Englewood was once a stable, middle-class area populated by farmers and railworkers, home to a shopping area full of movie theaters and department stores, the retail center of Chicago’s South Side. During the ensuing decades, it became the posterchild for the hard luck and government failures that decimated neighborhoods across the Rust Belt.

The end of racial restrictions on housing brought a flood of low-income blacks into the neighborhood and led to white (and middle-class black) flight. These new residents were alternately victims of neglect and hamhanded intervention. After suburban malls cut into sales in the 63rd and Halsted shopping district, the city directed $17 million in redevelopment funds to create a pedestrian mall. But poor siting of parking lots meant little improvement, and the forced displacement of 250 middle-class homes instigated a protest march led by Martin Luther King, Jr.

During the mid-‘70s, the Chicago South Development Corporation launched another multimillion-dollar renewal attempt, only to abandon it midstream, leaving the contractor with $800,000 in unpaid bills. A decade later, African-American Mayor Harold Washington took an interest, partnering with the Greater Englewood Local Development Corporation to target tax breaks and other city funds toward improvements on the local “L” stop and new stores. After Washington died, so did the project.
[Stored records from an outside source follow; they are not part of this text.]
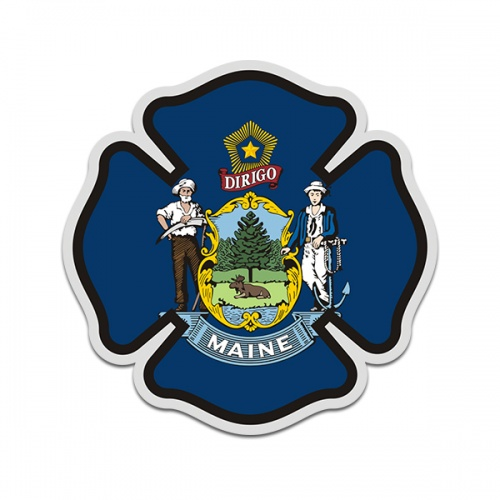 Maine State Flag Firefighter Decal ME Fire Rescue Maltese Cross Sticker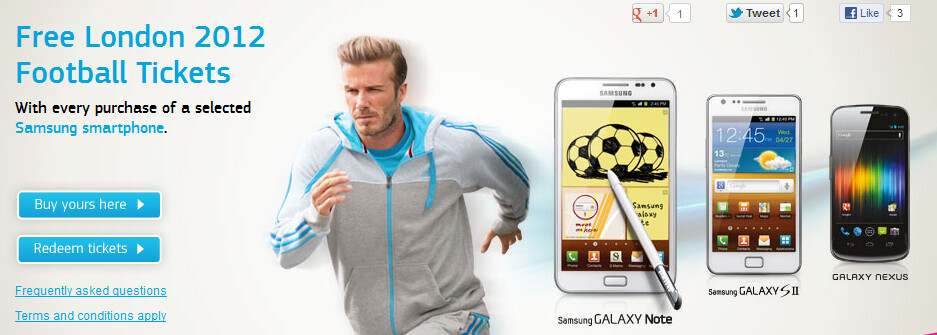 Buy a selected Samsung smartphone from Phones4u and get two free tickets to an Olympic Football match - Buy a selected Samsung smartphone from Phones4u and see Olympic Football free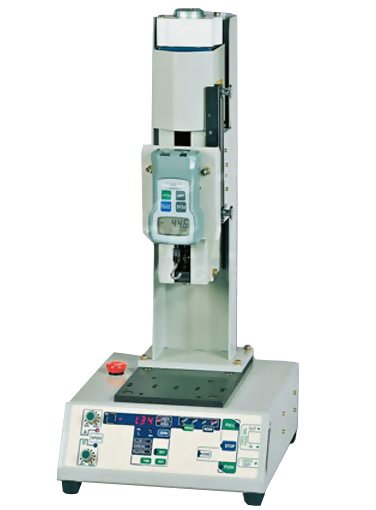 Fgs 100pvh Motorized Test Stand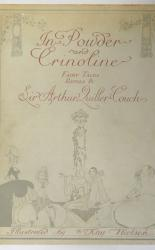 In Powder and Crinoline Old Fairy Tales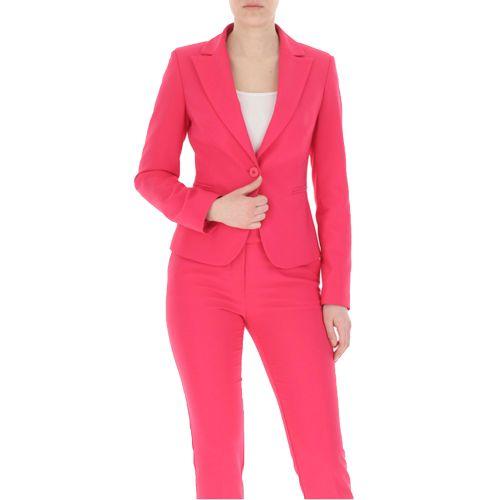 rinascimento giacca donna fuxia CFC0102398003
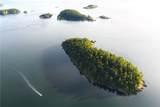 0-xxx Reef Island - Photo 31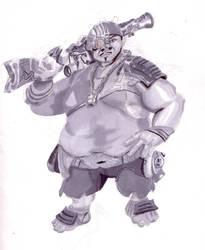 Fat man Prismacolor practice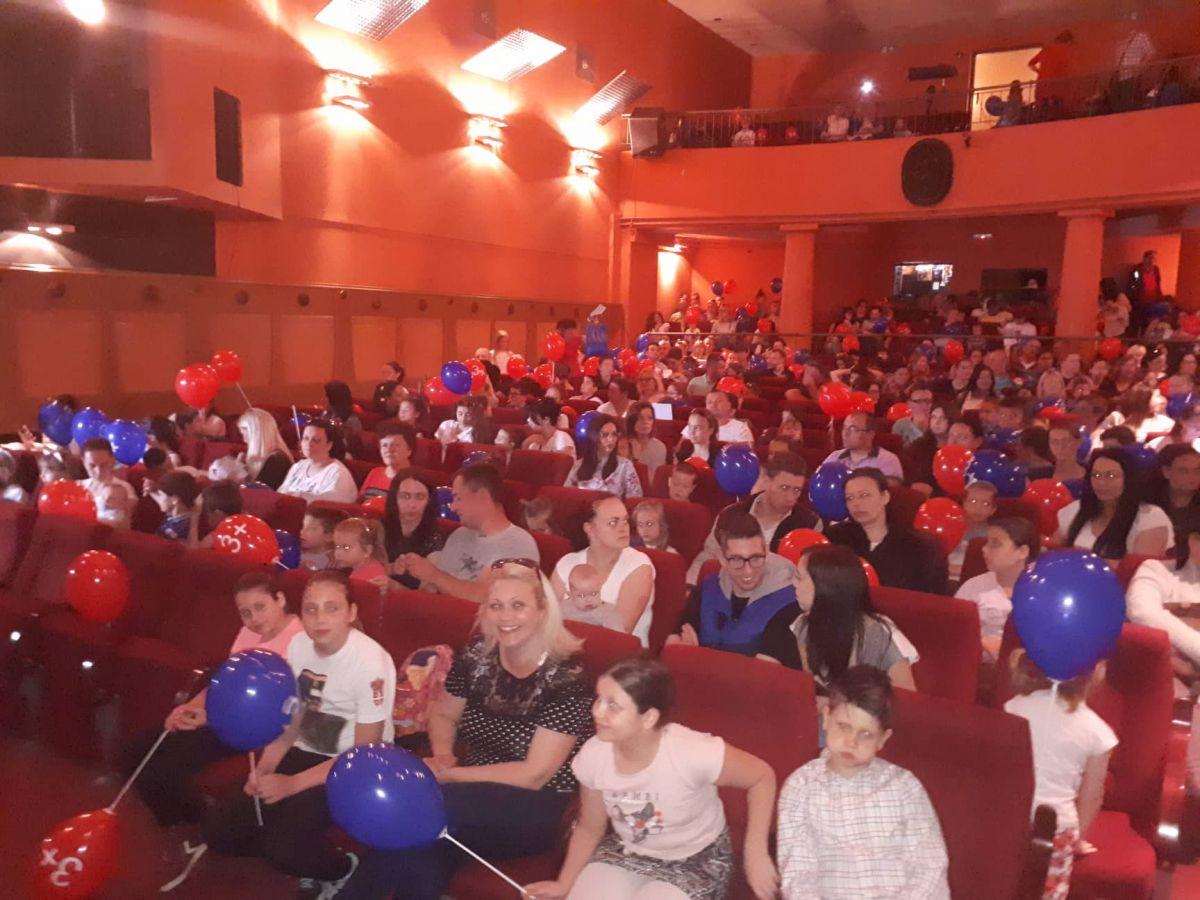 Sabor nade u Šabačkom pozorištu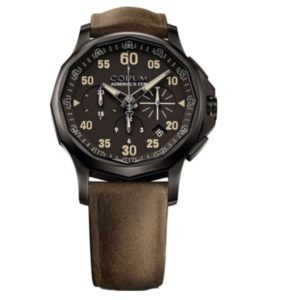 Corum 984.101.98/F502-AN46 Admiral's Cup Legend Chronograph Фото 1
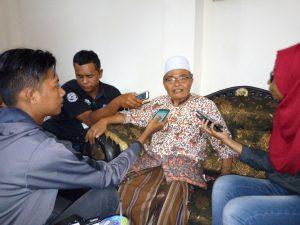 ketua MUI kabupaten tulungagung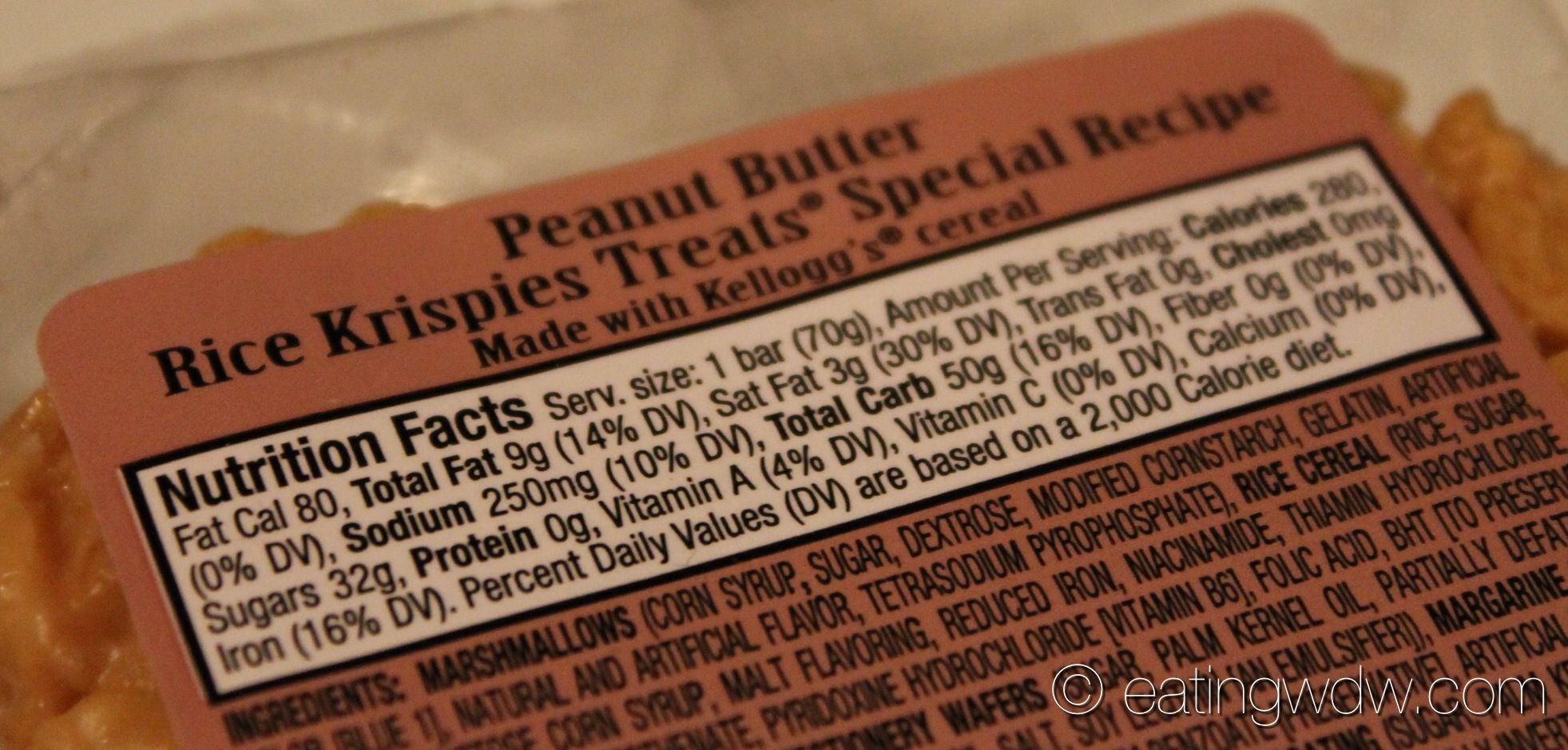 mickey peanut butter rice krispies treats special recipe | eating wdw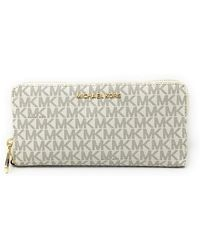Michael Kors Jet Set Travel Continental Zip Around Leather Wallet Wristlet - Multicolore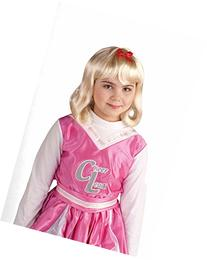 Forum Lil' Cheerleader Child Wig, Blonde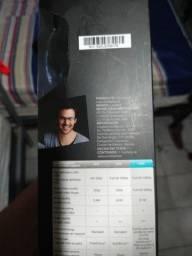 Webcam Logitech HD pro cam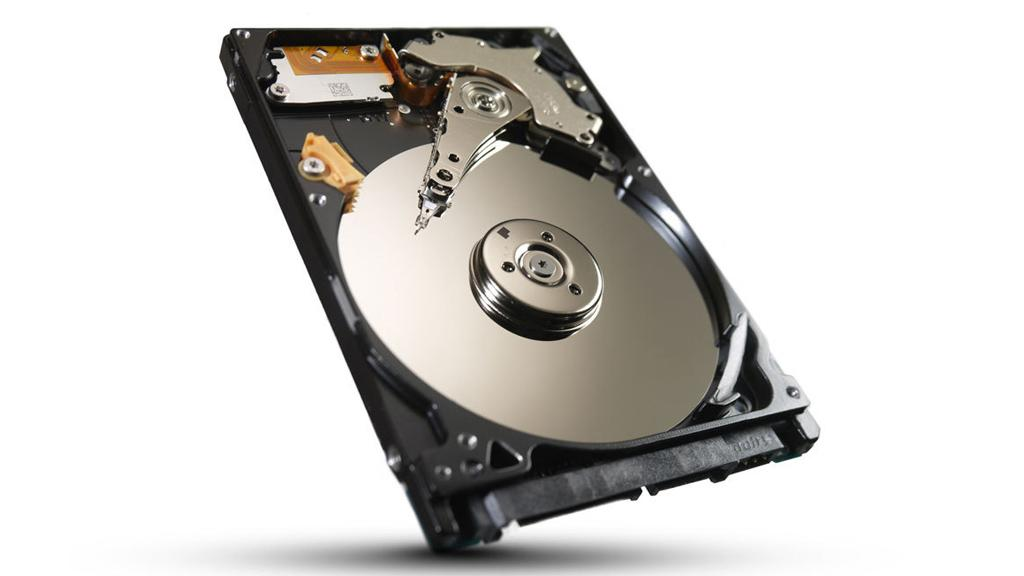 Seagate says its latest Momentus XT hybrid solid state/hard drive is its fastest consumer PC drive ever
Along the way, a major hospital closed due to cash shortage and thousands of homes were abandoned. Local steel plants and stockyards shut down, cutting employment opportunities, with Englewood losing half its jobs between 1975 and 1990. Crime skyrocketed: after the first four months of 1990 brought 418 shootings, locals dubbed a two-block stretch “Little Beirut”. Between 1970 and 2000, population plummeted from roughly 90,000 to 40,000. Organizations like LISC and MacArthur largely retreated, citing a lack of confidence in neighborhood leaders.